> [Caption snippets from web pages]

☆ ☆ ☆ ☆

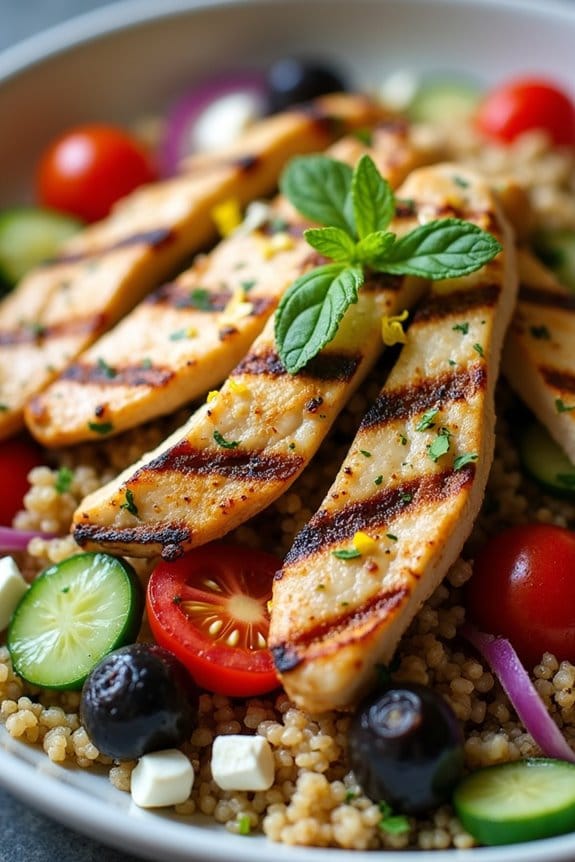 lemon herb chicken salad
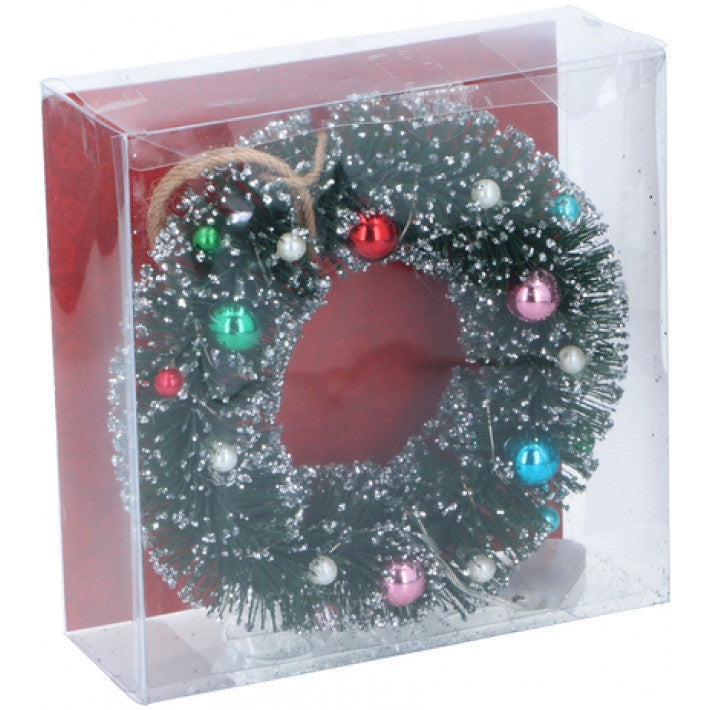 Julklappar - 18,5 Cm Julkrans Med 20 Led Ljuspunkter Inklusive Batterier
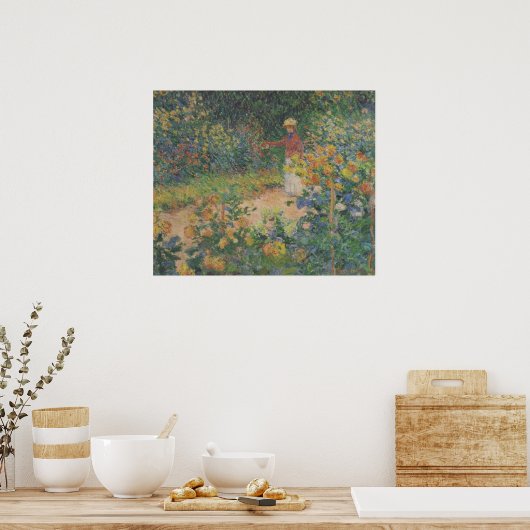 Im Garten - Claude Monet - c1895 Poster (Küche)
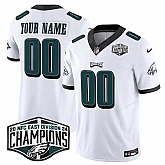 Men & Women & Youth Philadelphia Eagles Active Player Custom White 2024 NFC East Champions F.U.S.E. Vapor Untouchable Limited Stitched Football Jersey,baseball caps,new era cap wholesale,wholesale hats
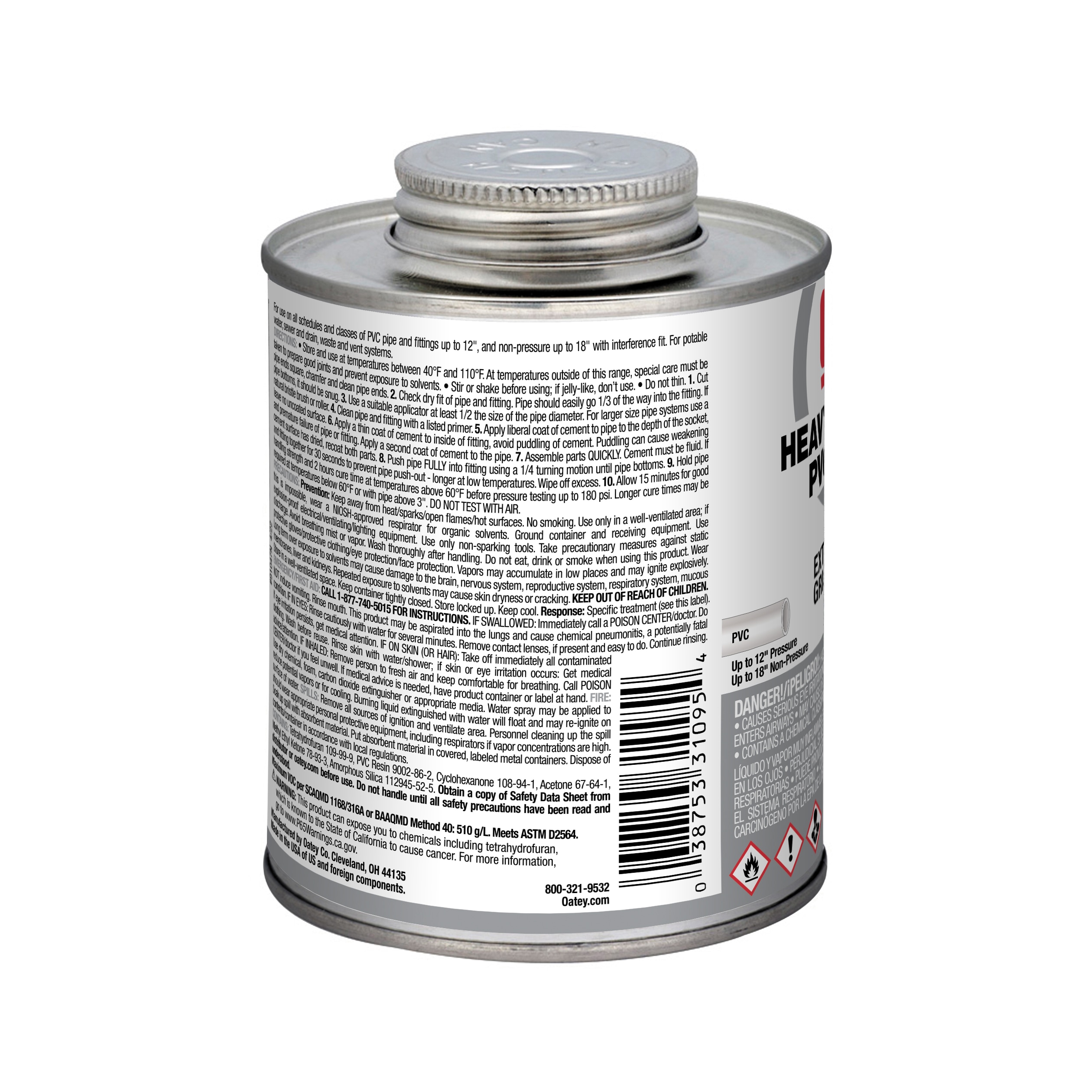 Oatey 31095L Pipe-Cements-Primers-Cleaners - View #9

☆ ☆ ☆ ☆

> [Exercise goal]
Reproduce the text of every row above verbatim, one row per line, with the picture markers omitted.

> [Answer for this exercise]
 lemon herb chicken salad
 Julklappar - 18,5 Cm Julkrans Med 20 Led Ljuspunkter Inklusive Batterier
 Im Garten - Claude Monet - c1895 Poster (Küche)
 Men & Women & Youth Philadelphia Eagles Active Player Custom White 2024 NFC East Champions F.U.S.E. Vapor Untouchable Limited Stitched Football Jersey,baseball caps,new era cap wholesale,wholesale hats
 Oatey 31095L Pipe-Cements-Primers-Cleaners - View #9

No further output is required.